In August 2007, I went to see the Yeah Yeah Yeahs play New York's Webster Hall, a venue that was way too small for them by then. They made it feel bigger. They attacked that stage with the lived-in confidence of true rock stars. Karen O's shiny purple Zorro mask didn't look like it was part of a costume; it seemed like the kind of thing that a person like this would wear. I'd seen them a few times in their younger, messier days, but I hadn't seen them play like that. What I was getting was an early preview of the festival-headliner powerhouse that they would soon become.

By the time of that Webster Hall show, the Yeah Yeah Yeahs had already released Is Is, the 2007 follow-up EP that integrated their early noise-buzz intensity with their bigger rock gestures. Show Your Bones is still the sound of a band figuring out what they want to do next. The album sold and charted pretty well, but it wasn't as big as Fever To Tell, and it didn't have the same impact on the popular imagination. Is Is has none of that tentative quality. It's already there, fully realized.
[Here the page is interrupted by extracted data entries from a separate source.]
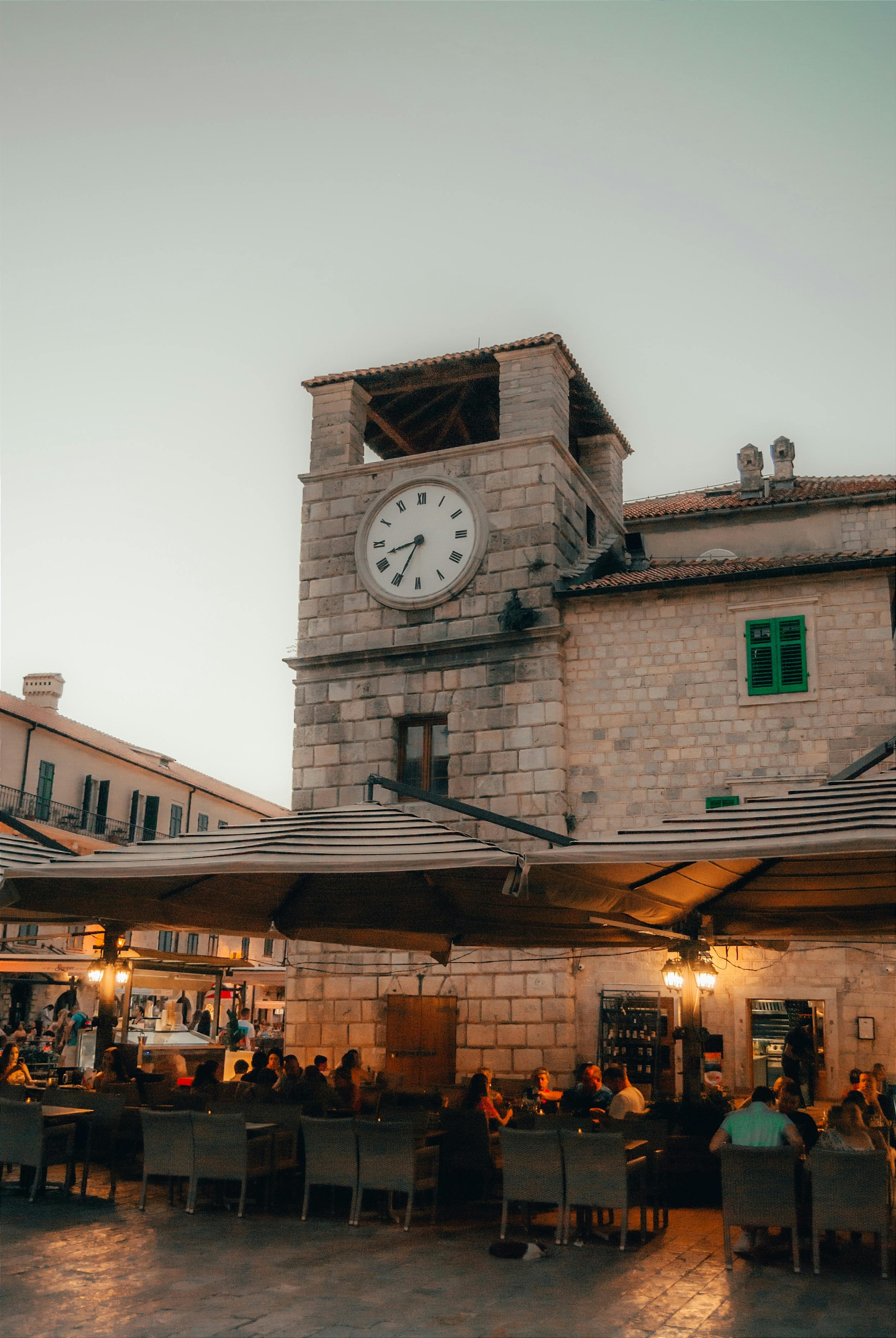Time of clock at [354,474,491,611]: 8:34
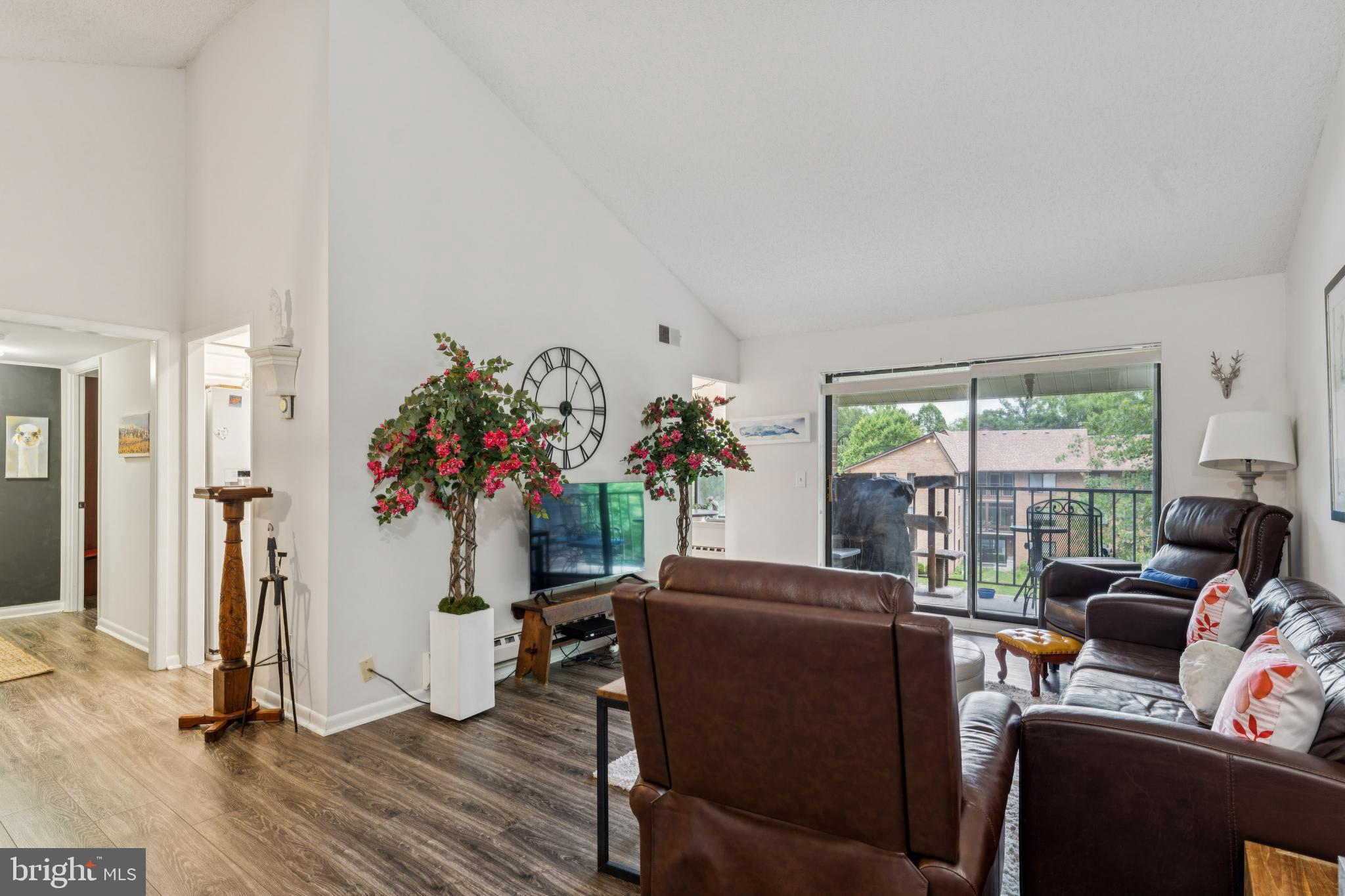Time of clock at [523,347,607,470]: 7:00
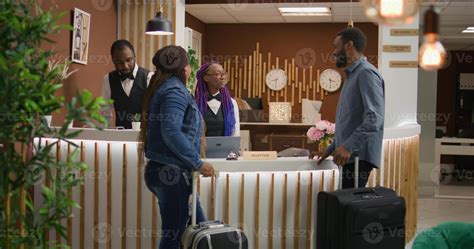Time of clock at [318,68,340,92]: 3:29
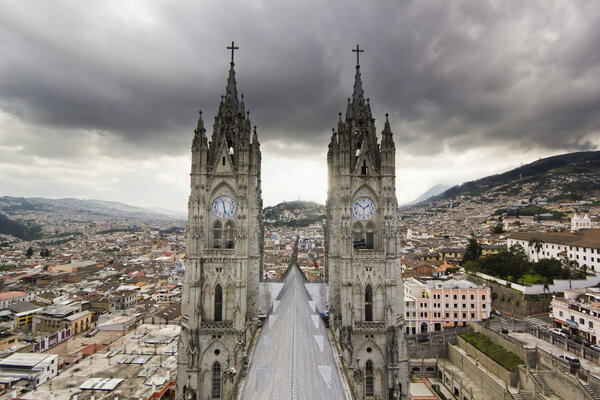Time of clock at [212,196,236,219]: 11:28
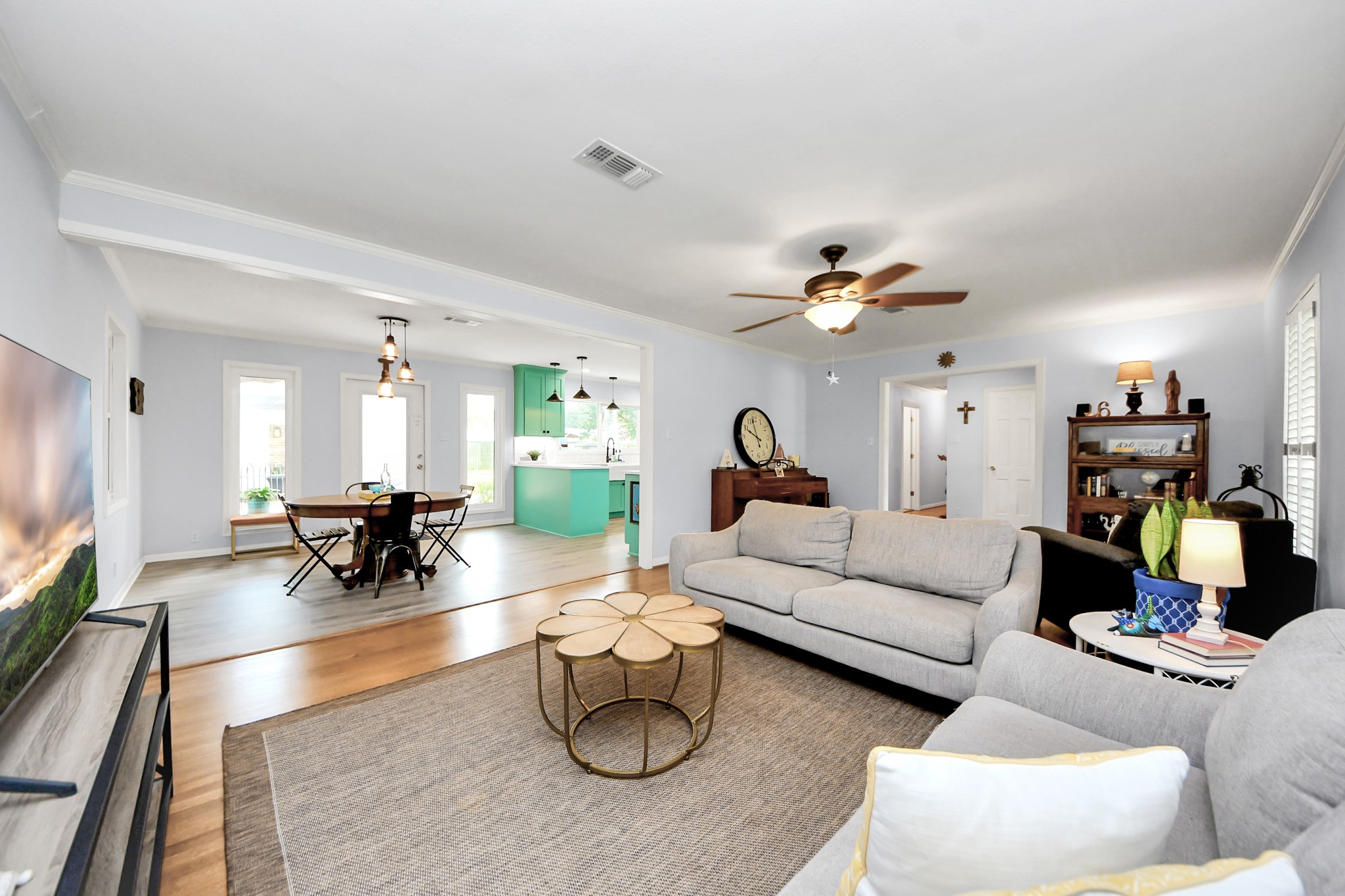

Pretty soon, the band would release their real rock-star record, which remains the best thing they've ever done. Show Your Bones isn't that, but it's a banger, one that is still worth your attention today. Talking about the final product in Meet Me In The Bathroom, Zinner concluded, "You know, I actually love that record now." He and his band tortured themselves, but they got something out of it.